4.2.2. Performance at Different Numbers of Views
The number of views is an important parameter in the multiview SAR target recognition method. For this reason, this experiment tests the recognition performance of the proposed method under different view angles. When the azimuth interval of different viewing angles is set to 2°, the average recognition rates of the three types of multiview methods varies with the viewing angle, as shown in Figure 4. The recognition performance of the method in this paper is increasing with the increase of the number of viewing angles. For the parallel multiview method, the recognition rate is also increasing, but the overall level remains relatively low. In the joint multiview method, when the number of views is less than 4, the recognition rate keeps increasing. However, when the number of viewing angles is large, the recognition rate decreases slightly. This is mainly because, at this time, a part of the viewing angles has relatively weak internal correlation due to the large azimuth angle difference, which leads to a decrease in the accuracy of the joint sparse representation.

4.2.3. Noise Corruption
The recognition performance of the proposed method under noise interference conditions is investigated by adding different degrees of Gaussian white noise to the test samples in Table 1. The specific noise adding process can be found in [17]. Figure 5 shows the recognition performance of various methods under noise interference conditions. Among them, the number of viewing angles of the multiview method is set to 3, and the azimuth angle interval is 2°. The method in this paper maintains the highest average recognition rate under each signal-to-noise ratio (SNR), verifying its robustness to noise corruption. Compared with single-view methods, the performance of the three types of multiview methods is better, mainly due to the fact that multiview SAR images can provide more effective information for classification. The method in this paper further improves the robustness of the recognition method against noise interference by carefully examining the independence and correlation of multiview SAR images.

5. Conclusion
This paper proposes a multiview SAR target recognition method. For the multiple views involved in decision-making, their inner correlations are first analyzed based on image correlation and NCIE. Several view sets with strong internal correlations are obtained. Then, the joint sparse representation is used to investigate the internal association of the SAR images in each view set. Finally, a more robust decision variable is obtained through linear weighted fusion, so as to determine the target label more accurately.
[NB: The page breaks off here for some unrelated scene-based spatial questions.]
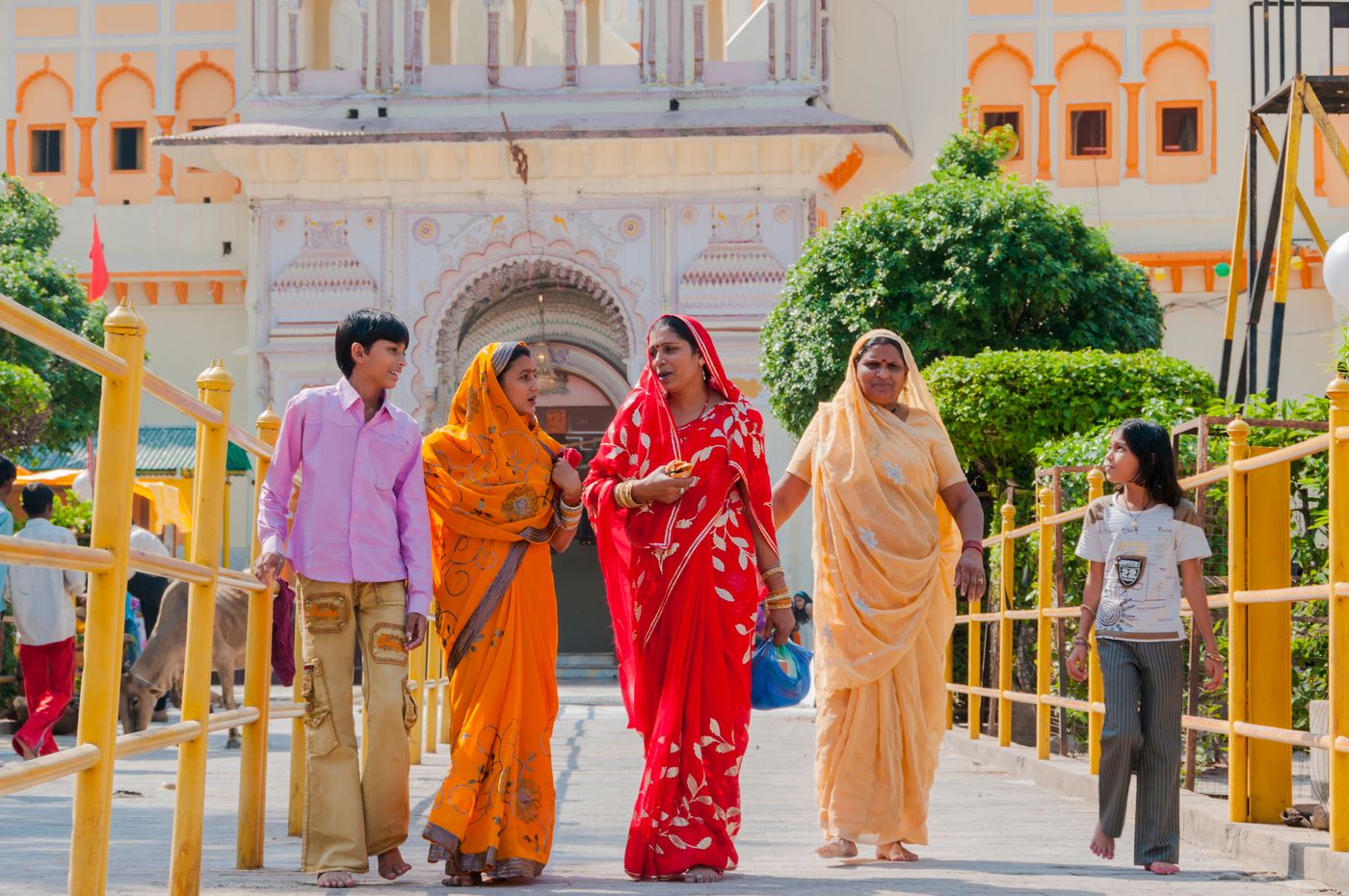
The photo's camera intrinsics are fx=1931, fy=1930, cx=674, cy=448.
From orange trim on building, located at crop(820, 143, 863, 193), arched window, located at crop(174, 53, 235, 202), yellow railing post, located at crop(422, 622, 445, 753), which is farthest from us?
arched window, located at crop(174, 53, 235, 202)

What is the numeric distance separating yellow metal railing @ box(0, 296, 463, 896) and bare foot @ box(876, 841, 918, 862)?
1.87 metres

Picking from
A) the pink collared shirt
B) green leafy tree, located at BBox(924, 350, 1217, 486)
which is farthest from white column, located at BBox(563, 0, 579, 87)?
the pink collared shirt

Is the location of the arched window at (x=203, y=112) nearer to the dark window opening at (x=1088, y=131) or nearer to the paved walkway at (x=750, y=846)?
the dark window opening at (x=1088, y=131)

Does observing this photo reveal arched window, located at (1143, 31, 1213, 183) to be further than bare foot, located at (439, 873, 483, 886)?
Yes

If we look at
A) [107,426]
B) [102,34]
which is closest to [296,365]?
[102,34]

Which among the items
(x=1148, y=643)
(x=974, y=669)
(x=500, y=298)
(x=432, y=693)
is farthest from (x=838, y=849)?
(x=500, y=298)

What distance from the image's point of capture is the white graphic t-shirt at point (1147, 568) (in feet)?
18.6

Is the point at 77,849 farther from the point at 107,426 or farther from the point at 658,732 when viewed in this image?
the point at 658,732

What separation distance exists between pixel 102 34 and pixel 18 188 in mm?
2839

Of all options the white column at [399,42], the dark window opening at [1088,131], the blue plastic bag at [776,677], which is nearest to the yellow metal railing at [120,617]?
the blue plastic bag at [776,677]

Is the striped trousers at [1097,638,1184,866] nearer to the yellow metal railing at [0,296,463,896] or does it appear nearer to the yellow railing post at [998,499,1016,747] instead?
the yellow metal railing at [0,296,463,896]

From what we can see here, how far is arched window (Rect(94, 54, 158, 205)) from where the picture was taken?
2545cm

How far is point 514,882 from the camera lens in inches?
205

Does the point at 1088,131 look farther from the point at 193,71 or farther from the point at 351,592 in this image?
the point at 351,592
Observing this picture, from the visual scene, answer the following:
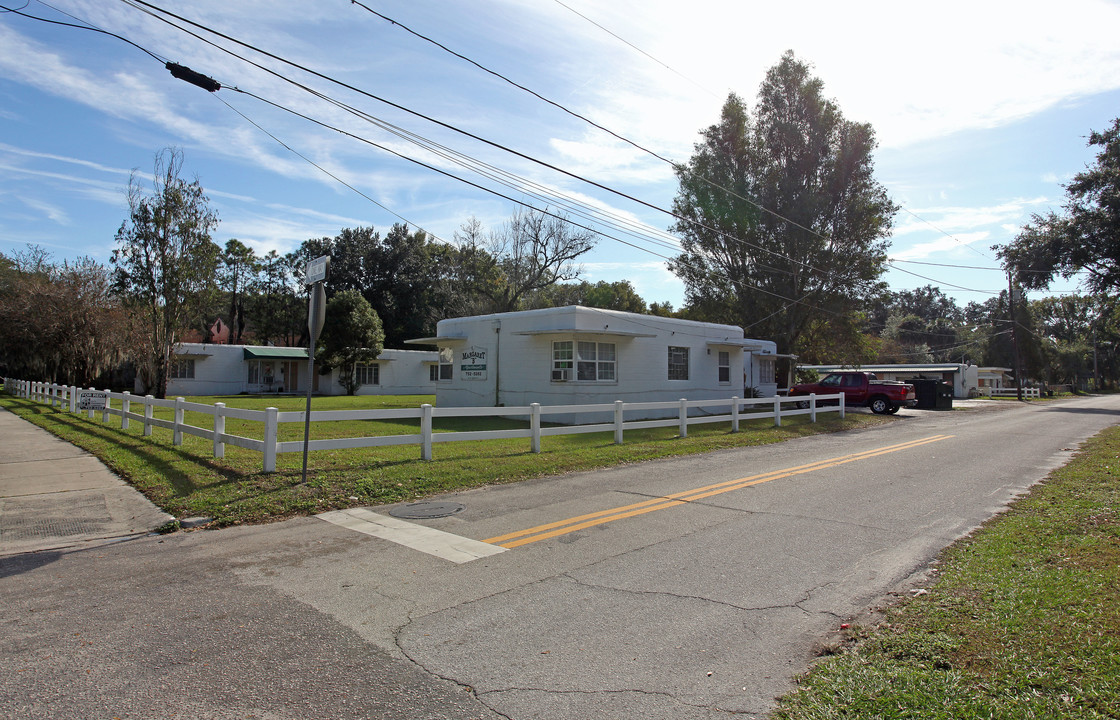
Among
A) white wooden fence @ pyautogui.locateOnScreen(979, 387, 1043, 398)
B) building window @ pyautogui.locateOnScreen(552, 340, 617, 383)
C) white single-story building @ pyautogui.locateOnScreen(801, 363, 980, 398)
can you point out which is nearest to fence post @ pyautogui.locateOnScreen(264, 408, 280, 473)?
building window @ pyautogui.locateOnScreen(552, 340, 617, 383)

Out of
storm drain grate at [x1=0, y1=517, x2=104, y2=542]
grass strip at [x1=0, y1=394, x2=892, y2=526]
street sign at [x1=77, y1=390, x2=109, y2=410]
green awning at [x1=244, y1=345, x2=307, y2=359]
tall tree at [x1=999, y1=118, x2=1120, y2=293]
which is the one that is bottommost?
storm drain grate at [x1=0, y1=517, x2=104, y2=542]

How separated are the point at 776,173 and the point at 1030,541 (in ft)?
109

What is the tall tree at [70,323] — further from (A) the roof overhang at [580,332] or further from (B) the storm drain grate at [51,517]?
(B) the storm drain grate at [51,517]

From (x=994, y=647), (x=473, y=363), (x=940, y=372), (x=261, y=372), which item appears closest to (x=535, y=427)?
(x=994, y=647)

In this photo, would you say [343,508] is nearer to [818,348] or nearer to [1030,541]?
[1030,541]

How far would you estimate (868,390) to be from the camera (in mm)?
28062

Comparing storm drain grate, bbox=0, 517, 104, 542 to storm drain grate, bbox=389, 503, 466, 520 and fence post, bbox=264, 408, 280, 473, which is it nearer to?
fence post, bbox=264, 408, 280, 473

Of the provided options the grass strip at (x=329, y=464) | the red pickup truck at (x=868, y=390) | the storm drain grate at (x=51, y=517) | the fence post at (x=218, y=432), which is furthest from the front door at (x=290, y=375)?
the storm drain grate at (x=51, y=517)

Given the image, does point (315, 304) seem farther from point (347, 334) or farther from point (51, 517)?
point (347, 334)

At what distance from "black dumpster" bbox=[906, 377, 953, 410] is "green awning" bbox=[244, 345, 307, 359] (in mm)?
35692

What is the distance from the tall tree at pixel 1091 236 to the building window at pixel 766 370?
1916 centimetres

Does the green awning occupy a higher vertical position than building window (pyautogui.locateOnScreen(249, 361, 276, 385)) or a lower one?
higher

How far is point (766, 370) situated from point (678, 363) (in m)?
9.58

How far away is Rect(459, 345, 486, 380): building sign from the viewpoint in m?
24.7
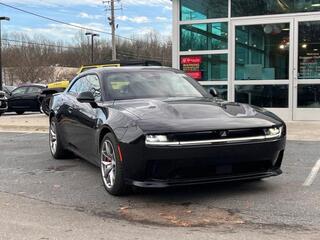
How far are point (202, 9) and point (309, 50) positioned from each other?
332cm

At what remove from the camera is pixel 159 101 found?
616cm

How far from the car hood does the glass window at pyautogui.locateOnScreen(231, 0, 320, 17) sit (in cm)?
819

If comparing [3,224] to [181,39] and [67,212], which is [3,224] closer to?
[67,212]

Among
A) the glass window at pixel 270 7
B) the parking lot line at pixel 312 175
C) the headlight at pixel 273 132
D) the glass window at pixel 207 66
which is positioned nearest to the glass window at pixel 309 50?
the glass window at pixel 270 7

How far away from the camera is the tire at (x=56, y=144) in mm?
8477

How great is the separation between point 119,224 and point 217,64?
10.4 m

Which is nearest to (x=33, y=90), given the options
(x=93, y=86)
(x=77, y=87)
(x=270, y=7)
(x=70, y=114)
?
(x=270, y=7)

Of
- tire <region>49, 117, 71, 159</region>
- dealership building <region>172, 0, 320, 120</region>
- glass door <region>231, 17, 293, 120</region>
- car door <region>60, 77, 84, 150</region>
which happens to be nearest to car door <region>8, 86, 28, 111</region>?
dealership building <region>172, 0, 320, 120</region>

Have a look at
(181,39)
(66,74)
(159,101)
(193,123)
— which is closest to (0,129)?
(181,39)

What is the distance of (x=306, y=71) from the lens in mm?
13602

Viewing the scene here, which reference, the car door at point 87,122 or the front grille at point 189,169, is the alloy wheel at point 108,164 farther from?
the front grille at point 189,169

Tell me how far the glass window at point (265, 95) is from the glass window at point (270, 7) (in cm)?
197

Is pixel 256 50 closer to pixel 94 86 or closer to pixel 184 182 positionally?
pixel 94 86

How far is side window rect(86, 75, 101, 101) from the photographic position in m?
6.85
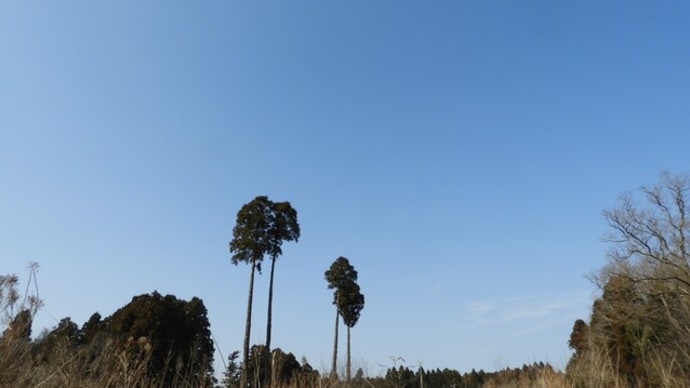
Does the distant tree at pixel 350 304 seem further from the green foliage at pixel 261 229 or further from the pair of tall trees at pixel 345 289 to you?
the green foliage at pixel 261 229

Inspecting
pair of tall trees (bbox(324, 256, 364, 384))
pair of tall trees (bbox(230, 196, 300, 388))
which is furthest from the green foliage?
pair of tall trees (bbox(324, 256, 364, 384))

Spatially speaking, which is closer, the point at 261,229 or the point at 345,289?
the point at 261,229

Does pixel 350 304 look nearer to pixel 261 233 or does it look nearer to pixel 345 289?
pixel 345 289

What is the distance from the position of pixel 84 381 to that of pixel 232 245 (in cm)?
1881

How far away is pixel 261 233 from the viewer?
25109 mm

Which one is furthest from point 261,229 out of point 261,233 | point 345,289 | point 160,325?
point 345,289

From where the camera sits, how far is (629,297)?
2142 cm

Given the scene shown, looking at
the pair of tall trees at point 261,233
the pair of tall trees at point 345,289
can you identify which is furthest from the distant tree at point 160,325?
the pair of tall trees at point 345,289

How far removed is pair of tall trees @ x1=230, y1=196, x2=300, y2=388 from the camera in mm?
24375

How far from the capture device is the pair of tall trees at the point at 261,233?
24.4 m

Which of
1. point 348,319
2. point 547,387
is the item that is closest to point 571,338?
point 348,319

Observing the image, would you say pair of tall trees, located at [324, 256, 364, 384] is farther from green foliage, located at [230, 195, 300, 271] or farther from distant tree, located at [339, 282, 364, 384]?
green foliage, located at [230, 195, 300, 271]

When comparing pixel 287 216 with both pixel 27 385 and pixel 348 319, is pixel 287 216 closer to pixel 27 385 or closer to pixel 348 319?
pixel 348 319

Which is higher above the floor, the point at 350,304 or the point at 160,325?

The experimental results based on the MSTAR dataset show that the method in this paper can achieve good recognition performance under a variety of experimental conditions, verifying its effectiveness.
Data Availability
The dataset used to support the findings of the study are obtained from the corresponding author upon request.
Conflicts of Interest
The authors declare no conflicts of interest.
Acknowledgments
This work was supported by the Special Research and Development and Promotion Project of Henan Province, under Grant 212102210492.